- [INSTRUCTIONS TO FOLLOW]: Format the records below as a Markdown table with the columns Row and Line, starting at the line containing "Which of the items" and continuing through the end of the records. Leave out blank lines.

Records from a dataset
-- start --

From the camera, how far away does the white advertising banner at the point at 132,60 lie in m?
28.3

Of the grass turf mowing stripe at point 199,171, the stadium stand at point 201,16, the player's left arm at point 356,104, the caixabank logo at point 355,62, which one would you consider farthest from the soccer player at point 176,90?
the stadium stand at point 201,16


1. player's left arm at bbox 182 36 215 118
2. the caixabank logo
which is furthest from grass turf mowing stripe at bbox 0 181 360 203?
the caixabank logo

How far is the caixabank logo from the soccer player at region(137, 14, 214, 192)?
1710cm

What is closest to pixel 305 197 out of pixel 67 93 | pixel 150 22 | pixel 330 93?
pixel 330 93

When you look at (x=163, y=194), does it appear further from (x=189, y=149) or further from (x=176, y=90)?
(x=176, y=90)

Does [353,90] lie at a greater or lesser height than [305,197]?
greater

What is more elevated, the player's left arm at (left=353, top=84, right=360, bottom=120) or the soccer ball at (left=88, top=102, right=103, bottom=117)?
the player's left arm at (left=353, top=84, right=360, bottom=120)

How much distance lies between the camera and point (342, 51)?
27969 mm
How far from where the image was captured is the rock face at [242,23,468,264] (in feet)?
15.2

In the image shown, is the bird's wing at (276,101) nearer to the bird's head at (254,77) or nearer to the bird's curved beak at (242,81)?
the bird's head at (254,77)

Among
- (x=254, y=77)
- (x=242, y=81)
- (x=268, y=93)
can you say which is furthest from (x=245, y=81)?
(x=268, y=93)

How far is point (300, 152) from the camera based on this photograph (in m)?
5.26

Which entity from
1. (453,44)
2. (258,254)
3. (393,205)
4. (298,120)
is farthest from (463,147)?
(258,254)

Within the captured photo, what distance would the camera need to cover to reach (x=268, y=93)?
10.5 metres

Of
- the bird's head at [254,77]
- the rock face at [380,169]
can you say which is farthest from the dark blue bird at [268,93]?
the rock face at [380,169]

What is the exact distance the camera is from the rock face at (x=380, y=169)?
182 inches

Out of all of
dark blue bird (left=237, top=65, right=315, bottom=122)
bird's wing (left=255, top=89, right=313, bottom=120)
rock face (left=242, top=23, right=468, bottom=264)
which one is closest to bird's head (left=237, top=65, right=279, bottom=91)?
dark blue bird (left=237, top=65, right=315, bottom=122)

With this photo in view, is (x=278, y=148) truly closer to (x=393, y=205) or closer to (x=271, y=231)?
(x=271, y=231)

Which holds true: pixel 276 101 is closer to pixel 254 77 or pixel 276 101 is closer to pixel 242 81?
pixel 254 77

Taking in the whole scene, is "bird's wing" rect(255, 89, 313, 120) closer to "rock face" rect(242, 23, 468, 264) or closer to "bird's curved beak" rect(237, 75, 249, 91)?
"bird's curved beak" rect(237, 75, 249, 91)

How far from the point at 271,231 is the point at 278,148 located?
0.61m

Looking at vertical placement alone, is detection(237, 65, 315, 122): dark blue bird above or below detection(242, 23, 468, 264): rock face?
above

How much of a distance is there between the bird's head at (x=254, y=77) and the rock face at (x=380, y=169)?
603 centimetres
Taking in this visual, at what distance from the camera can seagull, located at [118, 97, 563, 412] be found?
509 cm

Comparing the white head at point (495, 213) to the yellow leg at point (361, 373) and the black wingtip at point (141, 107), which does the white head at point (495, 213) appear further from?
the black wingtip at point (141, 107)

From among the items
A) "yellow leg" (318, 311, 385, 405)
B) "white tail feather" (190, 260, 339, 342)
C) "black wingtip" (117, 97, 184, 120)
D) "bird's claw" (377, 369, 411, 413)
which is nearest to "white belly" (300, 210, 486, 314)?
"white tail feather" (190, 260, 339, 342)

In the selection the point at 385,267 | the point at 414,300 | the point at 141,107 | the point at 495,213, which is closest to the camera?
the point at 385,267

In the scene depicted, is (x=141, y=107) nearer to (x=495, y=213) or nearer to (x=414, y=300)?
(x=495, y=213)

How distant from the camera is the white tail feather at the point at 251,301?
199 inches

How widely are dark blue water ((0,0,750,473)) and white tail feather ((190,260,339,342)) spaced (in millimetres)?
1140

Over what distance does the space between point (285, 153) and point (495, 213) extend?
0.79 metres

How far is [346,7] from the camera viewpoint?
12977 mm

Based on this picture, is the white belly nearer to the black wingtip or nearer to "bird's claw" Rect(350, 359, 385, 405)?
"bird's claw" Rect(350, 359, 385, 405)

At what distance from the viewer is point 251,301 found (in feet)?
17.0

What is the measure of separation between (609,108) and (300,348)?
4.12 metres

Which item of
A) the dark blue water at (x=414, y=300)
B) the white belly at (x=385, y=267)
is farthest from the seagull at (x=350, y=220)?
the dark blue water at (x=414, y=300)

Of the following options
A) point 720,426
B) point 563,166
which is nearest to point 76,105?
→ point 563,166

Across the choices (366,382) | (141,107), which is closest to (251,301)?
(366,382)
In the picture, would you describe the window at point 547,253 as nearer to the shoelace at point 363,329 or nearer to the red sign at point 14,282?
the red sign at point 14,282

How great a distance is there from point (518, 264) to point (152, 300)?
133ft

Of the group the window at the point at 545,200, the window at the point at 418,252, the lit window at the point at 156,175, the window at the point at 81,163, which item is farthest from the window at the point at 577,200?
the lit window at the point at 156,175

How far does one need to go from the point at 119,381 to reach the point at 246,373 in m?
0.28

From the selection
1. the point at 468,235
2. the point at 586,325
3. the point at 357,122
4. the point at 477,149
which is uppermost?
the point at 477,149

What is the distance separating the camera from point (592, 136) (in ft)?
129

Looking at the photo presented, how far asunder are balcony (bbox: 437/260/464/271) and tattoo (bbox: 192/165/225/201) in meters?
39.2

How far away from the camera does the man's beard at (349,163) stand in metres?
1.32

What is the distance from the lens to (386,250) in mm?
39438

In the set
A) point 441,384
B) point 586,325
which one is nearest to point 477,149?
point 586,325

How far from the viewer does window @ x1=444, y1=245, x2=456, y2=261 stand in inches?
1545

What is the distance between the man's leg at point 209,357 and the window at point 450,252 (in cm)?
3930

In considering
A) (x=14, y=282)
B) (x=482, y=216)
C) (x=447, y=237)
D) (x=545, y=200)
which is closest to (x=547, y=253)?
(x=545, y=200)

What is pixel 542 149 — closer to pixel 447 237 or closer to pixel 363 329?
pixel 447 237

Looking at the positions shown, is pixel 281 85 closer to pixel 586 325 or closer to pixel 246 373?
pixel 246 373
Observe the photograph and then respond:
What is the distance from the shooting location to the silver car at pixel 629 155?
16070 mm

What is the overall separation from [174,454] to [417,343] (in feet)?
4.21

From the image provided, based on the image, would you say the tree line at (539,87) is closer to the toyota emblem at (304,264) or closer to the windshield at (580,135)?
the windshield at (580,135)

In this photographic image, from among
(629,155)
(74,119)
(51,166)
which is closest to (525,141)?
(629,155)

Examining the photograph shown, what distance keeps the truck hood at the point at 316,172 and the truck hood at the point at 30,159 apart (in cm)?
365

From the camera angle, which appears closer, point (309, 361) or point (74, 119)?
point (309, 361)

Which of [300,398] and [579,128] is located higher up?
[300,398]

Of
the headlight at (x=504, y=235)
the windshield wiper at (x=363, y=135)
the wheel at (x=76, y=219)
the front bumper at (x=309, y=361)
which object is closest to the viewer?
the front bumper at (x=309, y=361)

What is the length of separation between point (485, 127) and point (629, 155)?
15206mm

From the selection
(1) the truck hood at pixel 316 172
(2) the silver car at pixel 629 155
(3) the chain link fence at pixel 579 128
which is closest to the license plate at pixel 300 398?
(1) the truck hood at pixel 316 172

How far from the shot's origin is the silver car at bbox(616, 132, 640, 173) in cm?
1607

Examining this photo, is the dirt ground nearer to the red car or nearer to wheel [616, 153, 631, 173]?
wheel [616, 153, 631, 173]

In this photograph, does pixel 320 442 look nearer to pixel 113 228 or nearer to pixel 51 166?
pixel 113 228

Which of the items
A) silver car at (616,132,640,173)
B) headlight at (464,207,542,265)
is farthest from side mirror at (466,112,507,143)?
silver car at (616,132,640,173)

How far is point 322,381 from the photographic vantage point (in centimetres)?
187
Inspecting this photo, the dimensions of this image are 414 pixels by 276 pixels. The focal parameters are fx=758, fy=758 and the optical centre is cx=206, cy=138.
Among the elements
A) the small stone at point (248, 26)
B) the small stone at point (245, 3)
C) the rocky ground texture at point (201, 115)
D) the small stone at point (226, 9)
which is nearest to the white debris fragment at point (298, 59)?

-- end --

- [COMPLETED EXERCISE]:
| Row | Line |
|---|---|
| 1 | Which of the items |
| 2 | A) silver car at (616,132,640,173) |
| 3 | B) headlight at (464,207,542,265) |
| 4 | is farthest from side mirror at (466,112,507,143)? |
| 5 | silver car at (616,132,640,173) |
| 6 | How far is point 322,381 from the photographic vantage point (in centimetres)? |
| 7 | 187 |
| 8 | Inspecting this photo, the dimensions of this image are 414 pixels by 276 pixels. The focal parameters are fx=758, fy=758 and the optical centre is cx=206, cy=138. |
| 9 | Among the elements |
| 10 | A) the small stone at point (248, 26) |
| 11 | B) the small stone at point (245, 3) |
| 12 | C) the rocky ground texture at point (201, 115) |
| 13 | D) the small stone at point (226, 9) |
| 14 | which is nearest to the white debris fragment at point (298, 59)? |